This document describes how to perform evaluation on our DEVIL splits. It covers various details such as using .tar
files, environment variables, and Slurm.
Note: Evaluation features take up a lot of space (~50GB per DEVIL split x 5 DEVIL splits). Before running the following
commands, make sure that <project root>/eval-data
points to a disk with sufficient capacity (you can use a symbolic
link if necessary).
First, make sure that the desired DEVIL splits corresponding to real videos exist as normal directories in
datasets/devil
. If not, download and extract them:
for split in ( all bsm-h bsm-l cm-h cm-l ); do
python -m src.main.download_devil_splits flickr-$split -e;
done
Then, generate the evaluation features:
for split in ( all bsm-h bsm-l cm-h cm-l ); do
source scripts/compute-devil-evaluation-features.sh flickr-$split;
done
The evaluation features can be stored in .tar
files, which are slightly more NFS-friendly than normal directories. To
create them, run the following script:
./scripts/archive-evaluation-features.sh
Previously generated inpainting results can downloaded with download_inpainting_results.py
. For instance, the
following example downloads CPNet predictions on the fvi-fgd-h
split:
python -m src.main.download_inpainting_results cpnet flickr-all fvi-fgd-h
For the list of supported models and DEVIL splits, refer to src/main/download_inpainting_results.py
. Results will be
saved under the inpainting-results/devil
folder, and will overwrite any existing results.
NOTE: The commands in this section should be run from the slurm
directory.
The submit-evaluate-inpainting.py
script runs evaluation metrics on our data. Below is an example of running this
script on CPNet predictions:
python submit-evaluate-inpainting.py cpnet flickr-all fvi-fgd-h -m local
More generally, given a call of the following form:
python submit-evaluate-inpainting.py <model> <source split> <mask split> -m local
the script will look for results in <project root>/inpainting-results/devil/<source split>_<mask split>/<model>
and
compare them to the ground-truth data at <project root>/datasets/devil/<source split>
and
<project root>/datasets/devil/<mask split>
.
If you have predictions for your own model (e.g., at
<project root>/inpainting-results/devil/flickr-all_fvi-fgd-h/mymodel
), your can use our evaluation script on them.

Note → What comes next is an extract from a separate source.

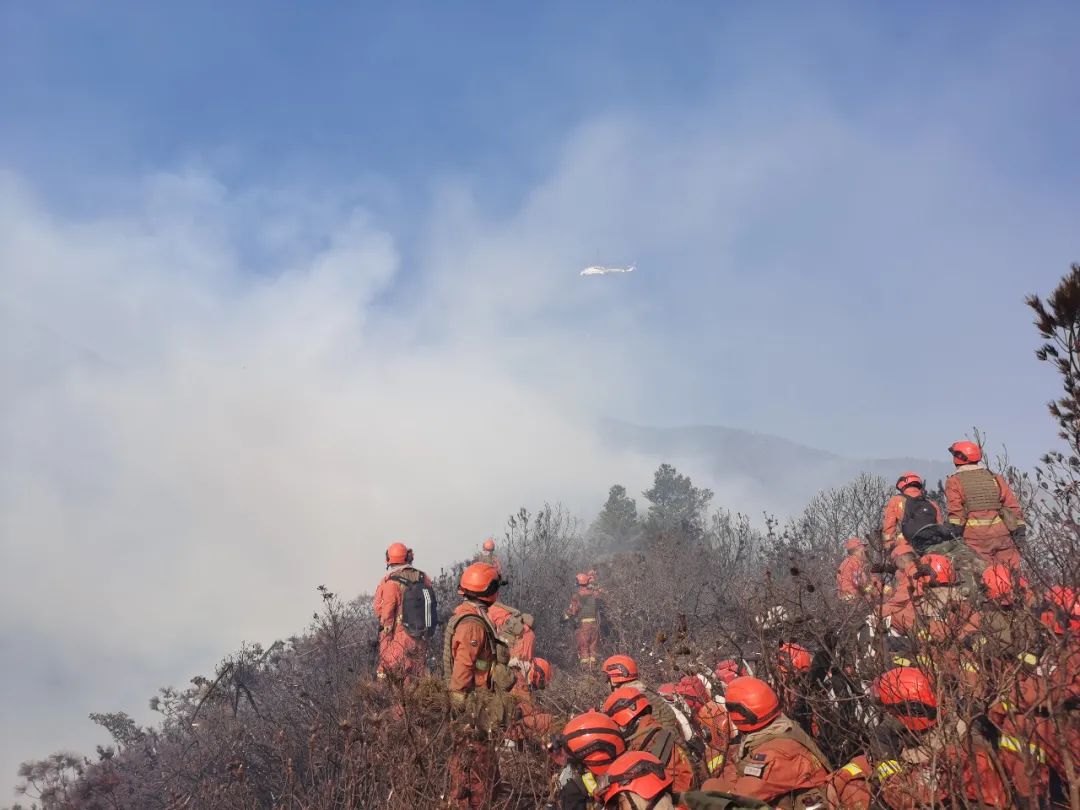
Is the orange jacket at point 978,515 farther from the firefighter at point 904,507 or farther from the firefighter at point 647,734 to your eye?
the firefighter at point 647,734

For some reason, the evaluation script usually fails when FID is computed alongside the other metrics; for this reason,
FID is excluded from the default configuration of submit-evaluate-inpainting.py
and should be computed in a separate
run. The following example computes FID and adds it to the existing CPNet evaluation results:
python submit-evaluate-inpainting.py cpnet flickr-all fvi-fgd-h -m local -a ::include fid ::update
If you want to use the .tar
files that were optionally generated (i.e., for the DEVIL datasets and evaluation
features), use the --use_tar
flag:
python submit-evaluate-inpainting.py cpnet flickr-all fvi-fgd-h -m local --use_tar
Environment variables can be passed in as string pairs with the -e
flag. The following example runs evaluation with a
custom scratch storage location (which is used to temporally store data during evaluation):
python submit-evaluate-inpainting.py cpnet flickr-all fvi-fgd-h -m local -e SCRATCH_ROOT /tmp/$USER
This script also supports Slurm job allocation, which can be done by removing the -m local
flag:
python submit-evaluate-inpainting.py cpnet flickr-all fvi-fgd-h
sbatch
arguments can be passed in as string pairs with the -s
flag. This illustrative example runs evaluation on a
custom partition:
python submit-evaluate-inpainting.py cpnet flickr-all fvi-fgd-h -s partition my-partition
If necessary, -s
and -e
can be used at the same time.
The following script writes all quantitative results to inpainting-results-quantitative-summary.tsv
as a tab-separated
text table:
./scripts/print-quant-results-table.sh